Problem requirements =>
Render the lines below as a numbered list, skipping blank lines. Leave the pictures out of the answer.

Excerpts of labeled region data
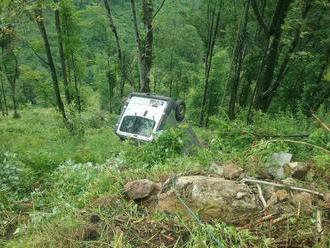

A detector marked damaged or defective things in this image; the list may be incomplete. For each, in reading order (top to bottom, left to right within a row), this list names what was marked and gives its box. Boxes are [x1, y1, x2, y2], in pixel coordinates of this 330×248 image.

overturned white van [114, 92, 186, 141]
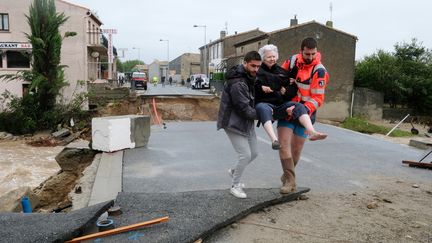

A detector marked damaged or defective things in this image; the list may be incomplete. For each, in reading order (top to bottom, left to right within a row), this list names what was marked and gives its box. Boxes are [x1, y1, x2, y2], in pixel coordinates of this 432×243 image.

cracked asphalt slab [0, 200, 113, 242]
cracked asphalt slab [97, 188, 310, 241]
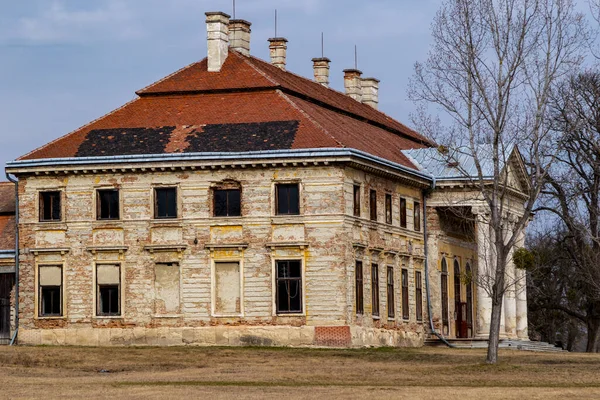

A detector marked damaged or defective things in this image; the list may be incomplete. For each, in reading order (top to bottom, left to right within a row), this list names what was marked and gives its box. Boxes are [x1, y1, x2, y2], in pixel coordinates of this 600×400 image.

broken window [39, 191, 61, 222]
broken window [95, 189, 119, 220]
broken window [154, 188, 177, 219]
broken window [214, 189, 240, 217]
broken window [276, 184, 298, 216]
broken window [38, 266, 62, 318]
broken window [95, 264, 119, 318]
broken window [155, 262, 180, 316]
broken window [213, 262, 241, 316]
broken window [276, 260, 302, 314]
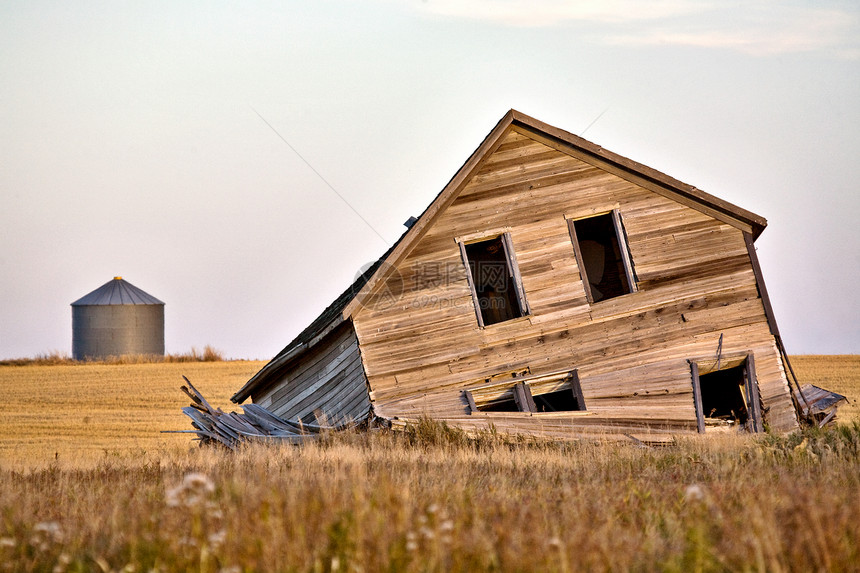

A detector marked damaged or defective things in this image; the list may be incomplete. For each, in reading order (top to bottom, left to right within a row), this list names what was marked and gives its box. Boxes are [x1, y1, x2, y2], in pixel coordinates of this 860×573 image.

broken window frame [460, 231, 528, 328]
broken window frame [568, 209, 636, 304]
broken window frame [466, 368, 588, 414]
broken window frame [688, 350, 764, 432]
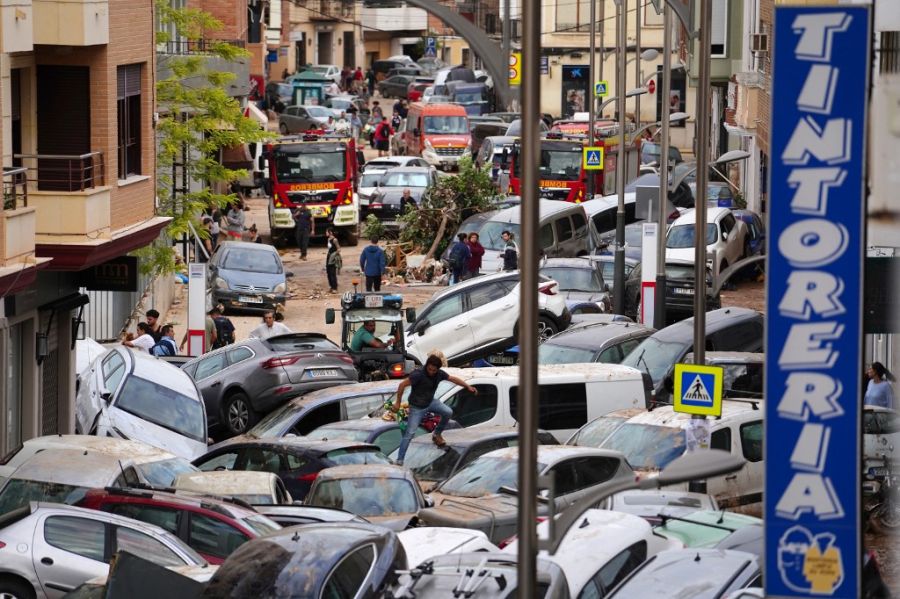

Output of the task =>
1. A detector marked damaged or defective things in this image; the list may be incomplete. For each, in reading order (top to bottom, left to right within a row), this list names what was marked and gives its box. Boxes are [x1, y1, x2, y2], in pixel coordinates of this 330×248 image.
2. overturned white van [114, 92, 186, 141]
3. A detector marked damaged or defective things in this image; the list may be incomplete. For each, in reading order (top to bottom, left to right within a row), this list names what was marked and gives its box. Boxes are [x1, y1, x2, y2], in pixel coordinates of this 432×243 image.
4. cracked asphalt slab [0, 200, 113, 242]
5. cracked asphalt slab [97, 188, 310, 241]
6. A detector marked damaged or defective things in this image; the list may be incomplete. For each, in reading order (top to bottom, left to right within a row), this list names what was marked and gives its box. Boxes are [x1, y1, x2, y2], in pixel coordinates of this 600×400 image.
7. broken window [39, 191, 61, 222]
8. broken window [95, 189, 119, 220]
9. broken window [154, 188, 177, 219]
10. broken window [214, 189, 240, 217]
11. broken window [276, 184, 298, 216]
12. broken window [38, 266, 62, 318]
13. broken window [95, 264, 119, 318]
14. broken window [155, 262, 180, 316]
15. broken window [213, 262, 241, 316]
16. broken window [276, 260, 302, 314]
17. A detector marked damaged or defective things in this image; the list may be incomplete. For each, in reading order (top to bottom, left to right within a row), this list names what was marked and gives its box. Boxes are [x1, y1, x2, y2], in pixel coordinates of this 860×573 image.
18. broken window frame [460, 231, 528, 328]
19. broken window frame [568, 209, 636, 304]
20. broken window frame [466, 368, 588, 414]
21. broken window frame [688, 350, 764, 432]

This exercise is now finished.